**ТЕКСТОВЫЙ БЛОК:**
------------------------------------------------------------------------
В дверь постучался Ландо. Напомнил, что Приставкина ждет делегация. Мы попрощались.

Я сделал лишь несколько шагов по коридору, как меня вернули в кабинет Панченко оперативники: майор Алексеев с толстой, как у Чубайса, шеей, только ржаной, а не рыжий, и прапорщик Рачинский. Они поставили меня к стенке и тщательно обшмонали, предупредив перед шмоном, что так полагается. Они нашли у меня адрес представителя президента и спросили, зачем он мне. Я сказал, что мне его навязал Приставкин.

— А что ему передали вы? — нагло спросил майор.

Было ясно, что где-то в кабинете отрядника скрыта видеокамера.

— Телефон моих родителей, — соврал почему-то я, покрывая адвоката. — Чтобы подбодрил родителей парой теплых слов.

На том и кончилось. Они отпустили меня, предупредив, что брать от адвокатов и «других лиц» какие-либо предметы категорически запрещается.

XII

Я хожу по локалке один и гляжу время от времени в знойное небо. Оно не европейское совсем, это небо Великой Степи.

Саратовская область, где в заволжских степях я нахожусь в заключении среди роз и страданий колонии №13, граничит с бескрайней Республикой Казахстан. Именно там, в Казахстане, согласно версии следствия, я собирался устроить горячую точку на карте. Телекомпания ОРТ сфабриковала и несколько раз показала фильм «Охота на призрака», где мне отведена главная роль организатора горячей точки. Суд не поверил версии следствия. Но Саратовская область и граничащий с ней Казахстан на самом деле непростая земля. В этих местах развивалось в 1773 году восстание Емельяна Пугачева. Чуть к северо-востоку от места, где я сижу, от г. Энгельса, находится город Пугачев, он же некогда Николаевск, а еще ранее слобода Мечетная, основанная на правом берегу реки Малый Иргиз старообрядцами в 1764 году. У этой географической точки странные отношения со временем. Здесь как бы встречаются, завязаны воедино время и пространство. Уже встречались не однажды. Я, пока сидел в тюрьме, все это раскопал в старых книгах.
------------------------------------------------------------------------
**ЗАДАНИЕ 1:** Продублируйте из текста о колонии №13 отрывок от «Я сделал лишь» до «парой теплых слов.».
**ЗАДАНИЕ 2:** Подхватите рассказ о заключении в колонии №13 и продолжите его после последнего предложения.
------------------------------------------------------------------------
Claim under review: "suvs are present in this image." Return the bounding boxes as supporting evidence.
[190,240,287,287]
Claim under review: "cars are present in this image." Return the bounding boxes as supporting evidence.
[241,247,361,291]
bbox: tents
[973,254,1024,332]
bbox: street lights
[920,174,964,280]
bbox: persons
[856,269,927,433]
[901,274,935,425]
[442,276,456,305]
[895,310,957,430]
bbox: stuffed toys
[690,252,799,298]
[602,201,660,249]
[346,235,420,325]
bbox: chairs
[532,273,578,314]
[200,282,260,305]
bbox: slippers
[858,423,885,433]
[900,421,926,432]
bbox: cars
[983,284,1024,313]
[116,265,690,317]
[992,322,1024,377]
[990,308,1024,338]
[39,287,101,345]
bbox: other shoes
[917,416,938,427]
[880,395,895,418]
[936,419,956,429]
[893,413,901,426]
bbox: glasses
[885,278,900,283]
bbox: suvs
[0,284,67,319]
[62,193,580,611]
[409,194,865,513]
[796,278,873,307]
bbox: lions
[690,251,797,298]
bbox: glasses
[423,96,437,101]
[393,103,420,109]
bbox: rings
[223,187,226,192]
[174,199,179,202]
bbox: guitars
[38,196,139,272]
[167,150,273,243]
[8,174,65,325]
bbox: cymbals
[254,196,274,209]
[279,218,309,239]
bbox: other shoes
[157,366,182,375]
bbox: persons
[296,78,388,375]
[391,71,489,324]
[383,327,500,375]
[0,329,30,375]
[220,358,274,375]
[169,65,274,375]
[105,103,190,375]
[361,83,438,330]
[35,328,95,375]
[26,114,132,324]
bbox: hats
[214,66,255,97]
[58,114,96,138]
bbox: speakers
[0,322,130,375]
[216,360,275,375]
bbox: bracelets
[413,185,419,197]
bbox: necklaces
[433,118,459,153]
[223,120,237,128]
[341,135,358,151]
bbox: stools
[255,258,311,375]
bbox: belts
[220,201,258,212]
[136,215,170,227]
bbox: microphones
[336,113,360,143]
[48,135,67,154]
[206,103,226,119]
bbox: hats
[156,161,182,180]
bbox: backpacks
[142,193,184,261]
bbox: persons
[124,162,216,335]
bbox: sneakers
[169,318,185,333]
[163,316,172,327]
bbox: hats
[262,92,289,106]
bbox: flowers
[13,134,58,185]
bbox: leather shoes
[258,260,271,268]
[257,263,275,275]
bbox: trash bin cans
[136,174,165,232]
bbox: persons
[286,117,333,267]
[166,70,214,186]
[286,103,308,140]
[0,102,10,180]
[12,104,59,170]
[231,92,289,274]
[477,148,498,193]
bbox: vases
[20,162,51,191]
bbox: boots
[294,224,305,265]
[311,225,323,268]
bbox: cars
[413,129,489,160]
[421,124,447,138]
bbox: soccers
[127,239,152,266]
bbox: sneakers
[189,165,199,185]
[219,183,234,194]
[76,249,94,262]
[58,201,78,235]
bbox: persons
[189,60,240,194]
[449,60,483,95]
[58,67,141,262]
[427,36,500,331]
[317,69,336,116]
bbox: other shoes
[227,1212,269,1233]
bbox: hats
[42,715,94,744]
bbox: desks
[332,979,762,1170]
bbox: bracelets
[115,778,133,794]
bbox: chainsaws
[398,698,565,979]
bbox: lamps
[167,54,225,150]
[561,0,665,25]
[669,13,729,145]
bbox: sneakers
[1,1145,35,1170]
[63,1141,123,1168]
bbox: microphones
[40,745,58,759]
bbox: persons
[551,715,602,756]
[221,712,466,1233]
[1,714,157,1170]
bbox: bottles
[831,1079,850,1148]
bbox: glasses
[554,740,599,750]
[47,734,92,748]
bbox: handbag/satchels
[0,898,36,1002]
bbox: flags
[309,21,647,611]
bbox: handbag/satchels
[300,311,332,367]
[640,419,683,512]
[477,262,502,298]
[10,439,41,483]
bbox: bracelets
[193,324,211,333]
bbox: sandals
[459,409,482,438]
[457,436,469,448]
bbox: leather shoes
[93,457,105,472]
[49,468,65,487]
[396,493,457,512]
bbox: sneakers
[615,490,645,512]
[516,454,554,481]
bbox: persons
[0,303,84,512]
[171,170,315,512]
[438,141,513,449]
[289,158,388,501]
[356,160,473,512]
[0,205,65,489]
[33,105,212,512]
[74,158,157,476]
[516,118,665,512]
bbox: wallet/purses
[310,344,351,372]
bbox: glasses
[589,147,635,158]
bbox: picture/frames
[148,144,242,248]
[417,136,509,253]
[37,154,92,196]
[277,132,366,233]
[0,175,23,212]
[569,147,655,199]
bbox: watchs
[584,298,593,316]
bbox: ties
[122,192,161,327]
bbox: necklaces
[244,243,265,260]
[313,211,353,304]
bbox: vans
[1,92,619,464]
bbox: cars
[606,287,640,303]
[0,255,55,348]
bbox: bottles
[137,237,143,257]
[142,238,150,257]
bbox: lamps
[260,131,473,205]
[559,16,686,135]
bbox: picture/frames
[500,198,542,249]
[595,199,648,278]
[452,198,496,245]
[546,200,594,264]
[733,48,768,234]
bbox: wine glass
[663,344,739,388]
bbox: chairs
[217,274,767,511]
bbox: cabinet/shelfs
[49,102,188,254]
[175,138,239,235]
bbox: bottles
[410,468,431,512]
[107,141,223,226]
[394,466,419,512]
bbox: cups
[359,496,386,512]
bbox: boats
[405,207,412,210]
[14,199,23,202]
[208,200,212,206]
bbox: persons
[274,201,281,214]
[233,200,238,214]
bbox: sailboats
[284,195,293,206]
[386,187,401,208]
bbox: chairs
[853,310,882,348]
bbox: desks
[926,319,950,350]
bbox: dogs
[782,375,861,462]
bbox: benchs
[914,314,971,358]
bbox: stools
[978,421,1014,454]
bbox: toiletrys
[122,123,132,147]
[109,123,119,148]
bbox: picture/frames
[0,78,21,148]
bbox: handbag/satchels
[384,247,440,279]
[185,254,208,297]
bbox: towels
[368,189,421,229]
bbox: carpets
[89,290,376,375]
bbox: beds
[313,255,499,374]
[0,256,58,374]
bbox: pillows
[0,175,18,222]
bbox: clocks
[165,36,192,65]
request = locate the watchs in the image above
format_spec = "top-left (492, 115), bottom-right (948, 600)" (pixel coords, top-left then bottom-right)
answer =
------------------------------------------------------------------------
**РЕЗУЛЬТАТ 1:**
Я сделал лишь несколько шагов по коридору, как меня вернули в кабинет Панченко оперативники: майор Алексеев с толстой, как у Чубайса, шеей, только ржаной, а не рыжий, и прапорщик Рачинский. Они поставили меня к стенке и тщательно обшмонали, предупредив перед шмоном, что так полагается. Они нашли у меня адрес представителя президента и спросили, зачем он мне. Я сказал, что мне его навязал Приставкин.

— А что ему передали вы? — нагло спросил майор.

Было ясно, что где-то в кабинете отрядника скрыта видеокамера.

— Телефон моих родителей, — соврал почему-то я, покрывая адвоката. — Чтобы подбодрил родителей парой теплых слов.

**РЕЗУЛЬТАТ 2:**
Первый раз это случилось вот как. Беглые солдаты Пугачев и Логачев, проехав мимо Камышина и Саратова, в последних числах ноября 1772 года прибыли в дворцовое село Малыковку (ныне город Вольск Саратовской же области). Они явились к здешнему управителю и предъявили паспорта. Пугачеву было предложено ехать в Симбирск и там записаться. Из Малыковки Пугачев уехал в Мечетную слободу в монастырь к игумену раскольничьих скитов на Иргизе старцу Филарету Семенову.

(Сыскать Филарета просил Пугачева купец Кожевников в Добрянском форпосте, на границе с Польшей, где 12 августа 1772 года беглые солдаты Пугачев и Логачев обманным путем под видом русских выходцев из Польши получили паспорта. Раскольник купец Кожевников дал друзьям каравай хлеба и рубль денег, «и на Иргизе просил сыскать игумена Филарета <…> Филарет не только даст совет, но и поможет».)

В Мечетной состоялась важнейшая для Пугачева и российской истории встреча. Вероятнее всего, именно здесь у него возникла мысль назваться именем Петра III. Указ об освобождении дворян от обязательной службы, изданный при Петре III, внушал народу смутные надежды на существование такого же указа относительно самих народных масс. А убийство Петра III расценивалось как месть дворян. Ходили слухи, что Петр III спасся и скрывается. Потому еще до Пугачева появлялись самозванцы, принимавшие имя Петра III и пытавшиеся возглавить народное движение. До Пугачева под именем Петра III выступали следующие лица:

• Беглый солдат Брянского пехотного полка Петр Чернышов (конец 1762 года. Изюмский уезд, с. Купенки);

• Беглый рядовой Орловского лант-милицийского полка Гаврила Кремнёв (начало 1765 г. Уманский уезд);

• Некто Асланбеков (1765 г.);

• Беглый солдат Мамыкин (1767 г.);

• Беглый крепостной крестьянин Федот Богомолов (март-июнь 1772 года. Дубовка — Царицын);

• С сентября 1767 по 1774 г. в Черногории выступал под именем Петра III Степан Малый (Степано Пикколо).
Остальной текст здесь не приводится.